▸ Written exercise:
Transcribe everything in the Hermès scarf passage from "Colors and patterns" down to "of each piece?".

▸ Reading text:
-*-*-

Colors and patterns are never strangers in fashion, especially scarves. The techniques and designs of such fine crafts have always been my interest. I have a chance to study the history, design inspirations, and the making-of scenes of Hermès scarves, which are made in their factory in Lyon, France.

Do do you know who gets to determine the design and color combos of each piece?


: Designers of the ingenious squares :

Who designs the scarves? The first ever scarf was designed by Mr. Robert Dumas (as seen above) in 1937. Directing the house of Hermès, he loved designing but could not realistically do everything. So he called on talented specialists for collaborations, such as Hugo Grygkar, who was to sketch the famous Brides de gala in 1957.

And today, Mr. Pierre-Alexis Dumas carried on his grandfather’s tradition, as the artistic director of the Hermès group. He sets the aesthetic theme directions and co-create the carrés with in-house colorists. See below for the making-of processes of these intricate Hermès carrés, from weaving, color mixing, engraving, printing, to sewing. It truly inspires me as a designer myself that such crafts take patience, time, and concentration to achieve good results. This might be a long post, but it is definitely something worth sharing!


: Silk Weaving :

All raw silk materials and weavings are completed in a family owned Brazilian mill, who supplies “flottes” (skeins of raw silk) to the Perrin establishments, who have been weaving silk for Hermès for half a century. The processes are:

  • reeling of the skeins of raw silk
  • weaving
  • degumming

 

: Color Creation :

After receiving a general design direction from Paris, the coloring team in Lyon explores the color combinations on the neutral-colored squares. The team consists of 6 women, representing 6 schools of styles and imaginations.

-*-*-

▸ Extracted material:
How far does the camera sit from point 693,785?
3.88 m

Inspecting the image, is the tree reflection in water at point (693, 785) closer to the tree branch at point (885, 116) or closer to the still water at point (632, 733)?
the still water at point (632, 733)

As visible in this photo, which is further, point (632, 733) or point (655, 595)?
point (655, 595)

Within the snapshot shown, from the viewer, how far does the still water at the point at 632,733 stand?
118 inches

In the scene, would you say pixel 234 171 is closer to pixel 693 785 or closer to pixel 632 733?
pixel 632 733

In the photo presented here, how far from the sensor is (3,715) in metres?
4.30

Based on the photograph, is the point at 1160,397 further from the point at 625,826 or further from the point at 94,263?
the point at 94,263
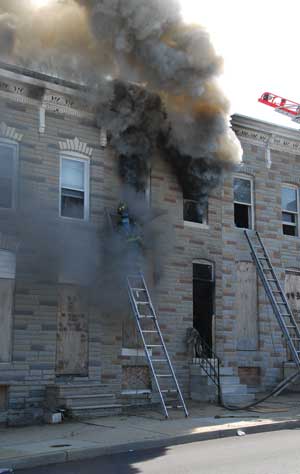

-*-*-

▸ Full response:
Colors and patterns are never strangers in fashion, especially scarves. The techniques and designs of such fine crafts have always been my interest. I have a chance to study the history, design inspirations, and the making-of scenes of Hermès scarves, which are made in their factory in Lyon, France.

Do do you know who gets to determine the design and color combos of each piece?